Sandra's brain bleed has impaired her neurological functioning including processing speed, reaction time, coordination, and memory, in addition to her vision—to the point where she can no longer drive.  

"I am still seeing double and am light sensitive," said Sandra. "Things don't compute as fast and I don't see things and process them like you're supposed to. I can't drive. Once you can't drive, you have access to nothing."


After Sandra's brain injury, she began receiving workers' compensation, which helped to supplement her income but put her over the income limit to qualify for services like MaineCare and SNAP, the Supplemental Nutrition Assistance Program. Her workers’ compensation income did not count in the Marketplace to qualify her for a subsidy.

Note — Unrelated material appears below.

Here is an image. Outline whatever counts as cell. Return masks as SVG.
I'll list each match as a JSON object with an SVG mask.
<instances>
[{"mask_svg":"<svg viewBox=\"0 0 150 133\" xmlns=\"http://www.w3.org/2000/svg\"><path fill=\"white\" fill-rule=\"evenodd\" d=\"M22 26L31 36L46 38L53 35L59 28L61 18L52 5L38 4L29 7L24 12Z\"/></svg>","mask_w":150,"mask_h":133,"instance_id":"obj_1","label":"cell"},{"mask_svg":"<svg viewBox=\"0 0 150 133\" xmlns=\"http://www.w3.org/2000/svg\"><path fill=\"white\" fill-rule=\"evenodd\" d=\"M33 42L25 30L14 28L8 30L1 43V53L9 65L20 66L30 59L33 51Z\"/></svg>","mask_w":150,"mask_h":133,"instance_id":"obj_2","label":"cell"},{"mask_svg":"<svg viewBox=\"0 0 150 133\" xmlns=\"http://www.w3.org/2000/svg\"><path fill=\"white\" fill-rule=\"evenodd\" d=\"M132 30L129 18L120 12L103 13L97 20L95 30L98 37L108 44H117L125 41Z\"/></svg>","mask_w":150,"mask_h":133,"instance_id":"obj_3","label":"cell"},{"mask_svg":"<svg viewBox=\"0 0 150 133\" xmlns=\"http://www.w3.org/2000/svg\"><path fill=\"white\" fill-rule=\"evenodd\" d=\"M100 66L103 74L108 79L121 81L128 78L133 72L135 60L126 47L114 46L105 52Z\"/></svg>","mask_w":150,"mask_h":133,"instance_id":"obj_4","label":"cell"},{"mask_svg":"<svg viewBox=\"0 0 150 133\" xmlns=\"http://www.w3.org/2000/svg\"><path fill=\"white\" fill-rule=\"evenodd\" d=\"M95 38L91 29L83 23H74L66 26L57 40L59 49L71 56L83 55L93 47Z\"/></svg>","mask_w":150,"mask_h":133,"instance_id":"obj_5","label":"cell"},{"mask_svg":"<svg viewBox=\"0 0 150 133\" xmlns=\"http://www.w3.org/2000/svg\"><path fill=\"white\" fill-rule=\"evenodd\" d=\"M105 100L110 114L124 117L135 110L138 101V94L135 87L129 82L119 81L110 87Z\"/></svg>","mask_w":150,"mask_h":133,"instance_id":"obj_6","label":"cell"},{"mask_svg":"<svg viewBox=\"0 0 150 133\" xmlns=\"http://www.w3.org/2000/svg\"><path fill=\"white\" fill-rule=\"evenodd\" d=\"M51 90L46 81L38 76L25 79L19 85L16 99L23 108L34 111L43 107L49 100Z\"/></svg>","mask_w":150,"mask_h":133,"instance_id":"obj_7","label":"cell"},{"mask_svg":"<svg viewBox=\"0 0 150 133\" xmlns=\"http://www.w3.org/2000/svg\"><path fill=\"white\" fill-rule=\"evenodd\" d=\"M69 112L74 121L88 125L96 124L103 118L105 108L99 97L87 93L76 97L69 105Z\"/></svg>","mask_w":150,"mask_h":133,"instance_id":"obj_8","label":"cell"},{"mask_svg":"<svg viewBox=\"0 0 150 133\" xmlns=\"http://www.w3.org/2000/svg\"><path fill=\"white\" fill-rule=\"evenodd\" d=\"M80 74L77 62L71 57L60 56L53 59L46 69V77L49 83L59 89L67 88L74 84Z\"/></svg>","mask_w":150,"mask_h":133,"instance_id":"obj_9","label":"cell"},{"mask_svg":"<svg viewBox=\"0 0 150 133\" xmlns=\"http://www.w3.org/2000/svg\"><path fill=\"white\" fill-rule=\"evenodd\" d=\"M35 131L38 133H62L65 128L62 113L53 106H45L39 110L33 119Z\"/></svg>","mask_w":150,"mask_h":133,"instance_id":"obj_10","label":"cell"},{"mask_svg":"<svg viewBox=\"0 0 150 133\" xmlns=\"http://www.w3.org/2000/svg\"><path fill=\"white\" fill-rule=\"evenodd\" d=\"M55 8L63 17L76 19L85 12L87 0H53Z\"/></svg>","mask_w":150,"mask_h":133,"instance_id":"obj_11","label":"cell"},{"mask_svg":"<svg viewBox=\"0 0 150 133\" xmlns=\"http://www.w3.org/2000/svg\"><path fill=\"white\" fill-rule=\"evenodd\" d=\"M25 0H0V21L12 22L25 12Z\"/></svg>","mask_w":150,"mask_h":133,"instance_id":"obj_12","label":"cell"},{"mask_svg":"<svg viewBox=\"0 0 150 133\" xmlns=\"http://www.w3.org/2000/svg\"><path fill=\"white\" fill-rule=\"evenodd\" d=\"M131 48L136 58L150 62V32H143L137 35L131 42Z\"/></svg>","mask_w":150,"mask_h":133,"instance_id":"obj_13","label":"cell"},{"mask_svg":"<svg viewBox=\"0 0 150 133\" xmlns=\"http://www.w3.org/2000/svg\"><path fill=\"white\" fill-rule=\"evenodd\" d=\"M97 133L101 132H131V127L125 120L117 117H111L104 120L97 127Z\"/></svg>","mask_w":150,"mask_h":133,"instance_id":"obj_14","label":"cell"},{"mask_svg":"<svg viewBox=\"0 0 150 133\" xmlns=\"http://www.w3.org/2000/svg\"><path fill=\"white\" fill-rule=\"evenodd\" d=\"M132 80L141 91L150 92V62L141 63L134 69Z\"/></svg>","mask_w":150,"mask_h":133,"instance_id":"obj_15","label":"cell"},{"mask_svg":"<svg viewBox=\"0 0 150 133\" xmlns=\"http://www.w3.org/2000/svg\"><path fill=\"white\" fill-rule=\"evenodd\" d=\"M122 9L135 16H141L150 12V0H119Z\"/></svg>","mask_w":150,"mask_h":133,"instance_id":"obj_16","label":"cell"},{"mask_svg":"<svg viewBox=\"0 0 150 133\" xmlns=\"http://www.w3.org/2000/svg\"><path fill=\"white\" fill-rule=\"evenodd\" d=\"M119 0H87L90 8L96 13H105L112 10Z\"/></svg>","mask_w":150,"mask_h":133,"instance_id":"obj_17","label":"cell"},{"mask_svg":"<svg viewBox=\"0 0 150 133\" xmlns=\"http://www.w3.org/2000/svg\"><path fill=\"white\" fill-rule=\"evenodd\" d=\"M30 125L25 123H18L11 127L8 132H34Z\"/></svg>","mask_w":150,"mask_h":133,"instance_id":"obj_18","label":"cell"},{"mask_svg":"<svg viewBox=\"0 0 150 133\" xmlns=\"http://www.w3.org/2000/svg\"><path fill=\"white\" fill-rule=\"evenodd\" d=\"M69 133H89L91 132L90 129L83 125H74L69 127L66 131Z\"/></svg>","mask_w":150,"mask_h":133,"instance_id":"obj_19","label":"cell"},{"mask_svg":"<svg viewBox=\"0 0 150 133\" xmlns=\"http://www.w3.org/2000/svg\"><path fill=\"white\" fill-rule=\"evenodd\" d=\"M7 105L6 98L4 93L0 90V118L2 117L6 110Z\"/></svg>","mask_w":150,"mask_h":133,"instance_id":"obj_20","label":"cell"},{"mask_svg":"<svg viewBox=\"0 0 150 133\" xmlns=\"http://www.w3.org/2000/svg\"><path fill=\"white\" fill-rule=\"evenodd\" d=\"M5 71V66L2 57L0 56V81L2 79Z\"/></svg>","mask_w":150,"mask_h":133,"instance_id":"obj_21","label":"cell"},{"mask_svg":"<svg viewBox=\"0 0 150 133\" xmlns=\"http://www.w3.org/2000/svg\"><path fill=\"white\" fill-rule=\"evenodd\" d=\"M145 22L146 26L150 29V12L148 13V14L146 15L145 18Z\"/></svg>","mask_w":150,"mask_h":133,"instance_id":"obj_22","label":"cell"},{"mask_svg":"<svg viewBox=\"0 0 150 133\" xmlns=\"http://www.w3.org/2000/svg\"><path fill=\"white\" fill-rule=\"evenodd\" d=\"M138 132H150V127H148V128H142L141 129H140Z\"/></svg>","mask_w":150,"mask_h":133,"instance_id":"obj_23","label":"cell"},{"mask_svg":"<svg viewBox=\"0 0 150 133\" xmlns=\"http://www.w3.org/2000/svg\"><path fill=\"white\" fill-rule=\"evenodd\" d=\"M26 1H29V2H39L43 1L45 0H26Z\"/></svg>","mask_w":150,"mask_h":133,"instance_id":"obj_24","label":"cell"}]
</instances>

To qualify, she has had to liquidate her retirement savings.  

"I found myself in a place where I couldn't get Marketplace insurance unless I took a certain amount of money out of my retirement account to qualify me," said Sandra. "It became, 'Well, that's not enough to qualify you to get assistance, so you have to take more out.' I make too much in workers' comp to qualify for any services.”

Because she is not working and has no steady stream of income, her health insurance is becoming increasingly unaffordable.  

As a former state employee, she does not qualify for social security disability insurance, even though she is living with a potentially lifelong disability.

"The doctors so far say I likely won't go back to work, but I am still hopeful that I will," said Sandra. "If I don't, I don't know what is going to happen because the small amount of money I have left [in retirement savings] is not going to last very long."

At 57 years old, Sandra has quite a few years left before she can qualify for Medicare, so she must struggle to pay for a health insurance plan that costs too much for her restricted budget.


Aside from the stresses of navigating the health insurance system with a brain injury, Sandra is dealing with the stress of maintaining relationships with loved ones.

She raised four children in York County whom she was close with. Since the accident, their relationships have shifted.

"Being a brain injury patient, it's not a bonding experience for families," said Sandra. "It is and continues to be very stressful. People are like, 'How do you stay home all day?' and I'm like, 'Honestly, I haven't felt good enough for that to be a problem.' My big outings are going to doctor appointments.”

Nearly two years have passed, and Sandra is still learning to cope with her brain injury and find ways to pay for the health insurance she needs.

"When I left for work that day, I was not expecting that I would be out of work," Sandra said, somberly. "Everybody says you know that things happen for a reason. I have not yet found the reason."


*Name has been changed to protect storyteller.